Conservative Treatment in Diverticulitis Patients with Pericolic Extraluminal Air and the Role of Antibiotic Treatment.



Key Questions Addressed
2 KEY QUESTION 2 KQ 2: What are the benefits and harms of various treatment options for the treatment of acute diverticulitis? KQ 2a. For patients with acute uncomplicated diverticulitis, what are the effectiveness and harms of hospitalization versus outpatient management of the acute episode? • Do the effects and harms vary by patient characteristics, presentation or course of illness, or other factors? KQ 2b.
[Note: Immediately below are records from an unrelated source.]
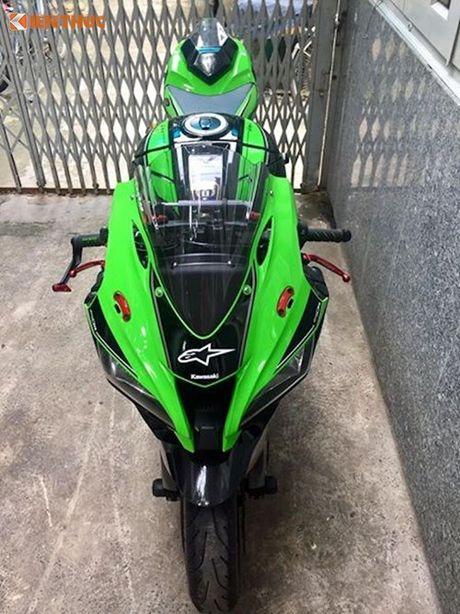Dan choi Sai Gon chi 200 trieu do sieu moto Kawasaki ZX-10R - Anh 3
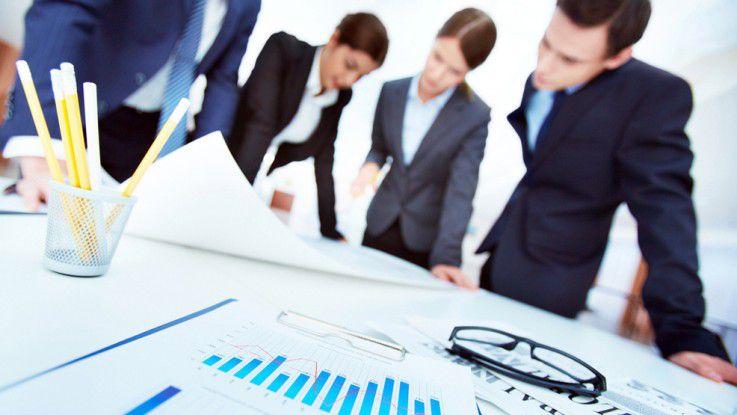 Neben dem IT-Team sollten zumindest auch die Unternehmensleitung und die Anwender in die Kommunikation einbezogen werden.
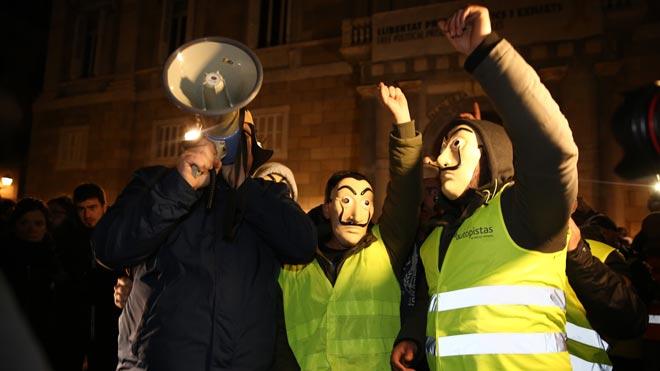 Los taxistas llegan a la plaza de sant Jaume, para concentrarse ante el Palau de la Generalitat.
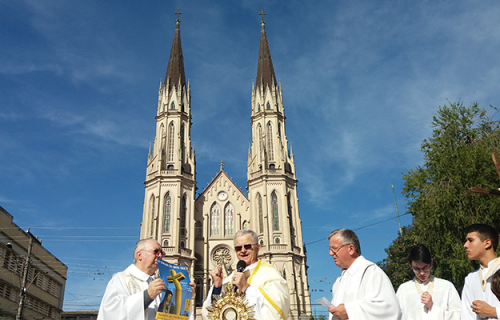 Deus criou o  Mundo e João XXIII criou a Diocese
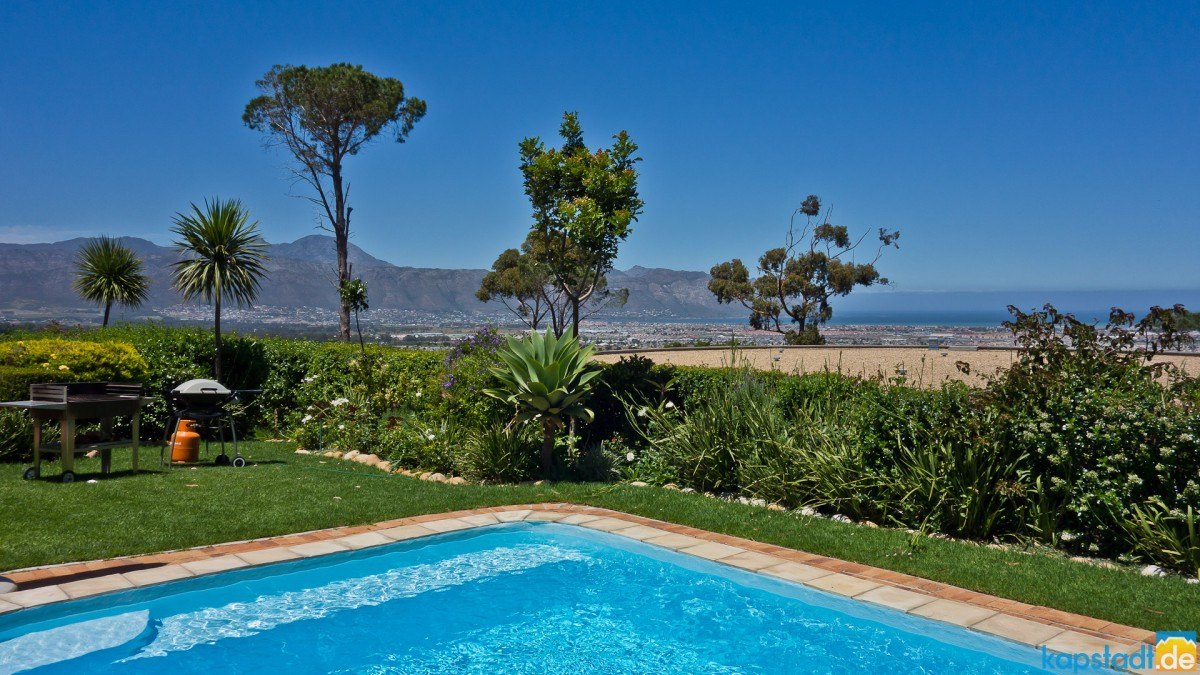 Somerset Sights Guest House in Somerset West
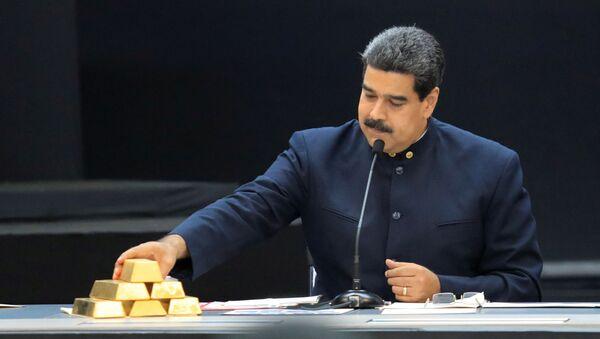 Venezuelský prezident Nicolás Maduro se zlatými cihlami - Sputnik Česká republika
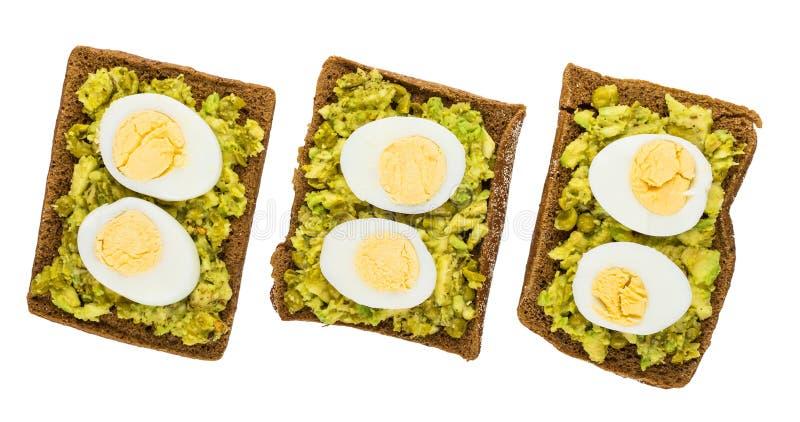Sanduíches com abacate, ervilhas verdes, ovos cozidos isolados no whi imagens de stock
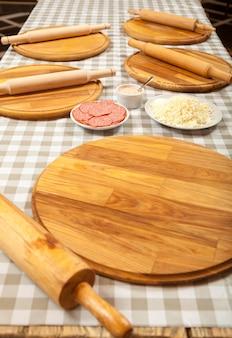 Przygotowanie do lekcji mistrzowskiej z gotowania pizzy w kuchni w kawiarni. gotowanie pizzy w pizzerii.
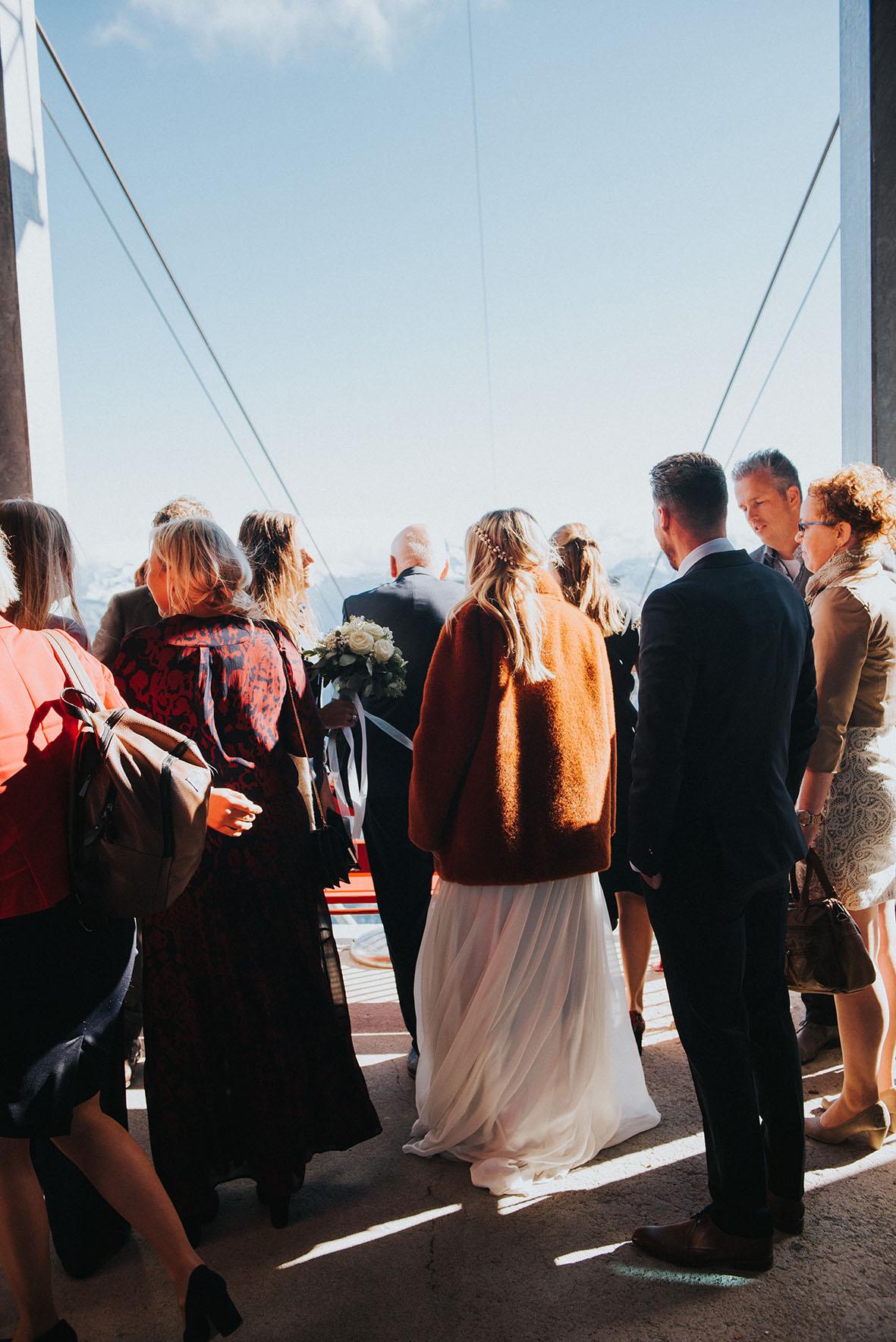 trouwfotograaf_nederland_limburg_bruiloft_boho_vintage_wedding_foodtruck_taart_bruid_bruidegom_buitenlandsebruiloft_bruidsfotograaf_Fiesch_Zwitserland_herfstbruiloft_fallwedding_trouwjurk_buitenceremonie_trouweninhetbuitenland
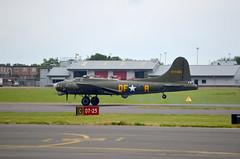 B17_landing (SlipStreamJC) Tags: wwii b17 bomber raf b17bomber rafnortholt gbedf 124485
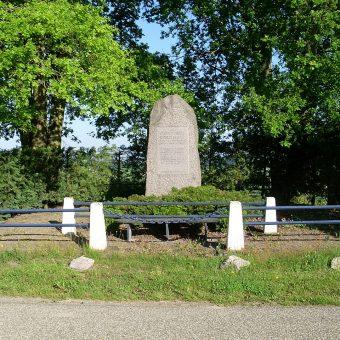 Pomnik upamiętniający polskich grenadierów w Lagarde.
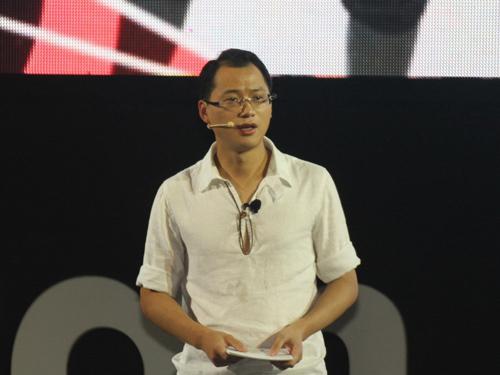 上海大众汽车有限公司 大众品牌营销事业执行总监兼销售高级总监 向东平 先生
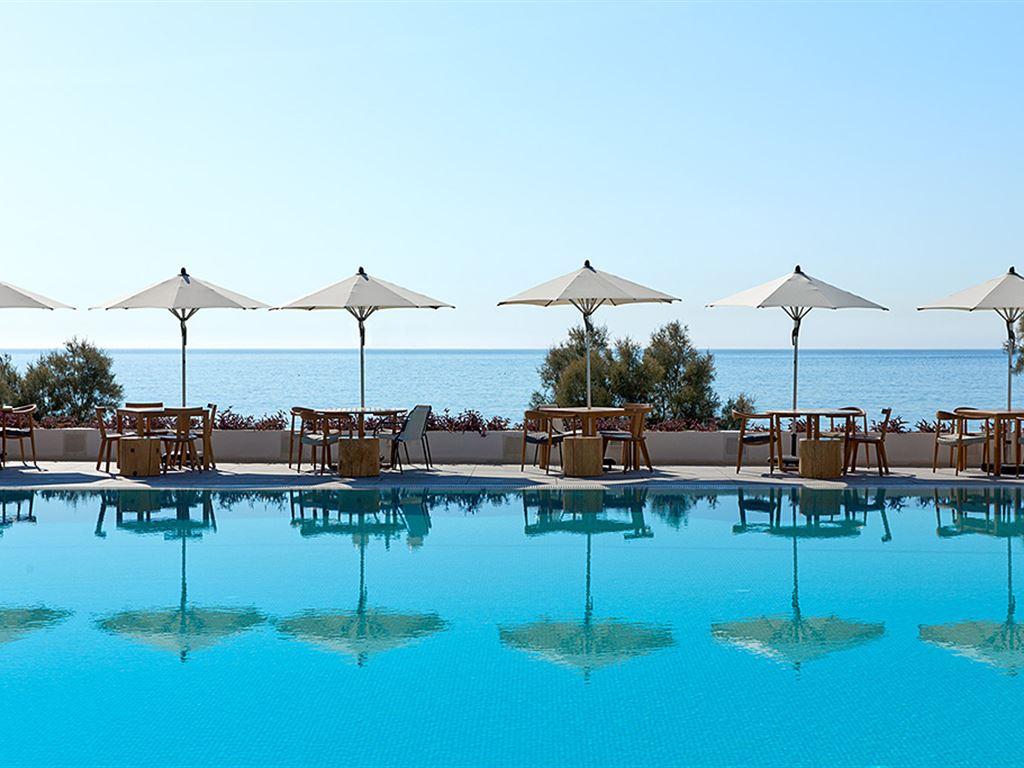 Kamari Beach Hotel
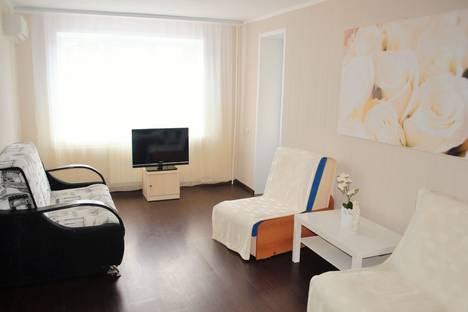Сдается 2-комнатная квартира посуточнов Волжском Утёсе, Мира 48.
For patients with acute uncomplicated or complicated diverticulitis, what are the effects, comparative effects, and harms of antibiotics? • Do the effects and harms vary between patients with complicated or uncomplicated diverticulitis? • Do the (comparative) effects and harms vary by route of administration of antibiotics, type of antibiotic, and duration of course of antibiotics? • Do the (comparative) effects and harms vary by patient characteristics, presentation or course of illness, or other factors? KQ 2c. For patients with acute complicated diverticulitis, what are the effects and harms of interventional radiology procedures compared with conservative management? • Do the effects and harms vary by patient characteristics, presentation or course of illness, or other factors?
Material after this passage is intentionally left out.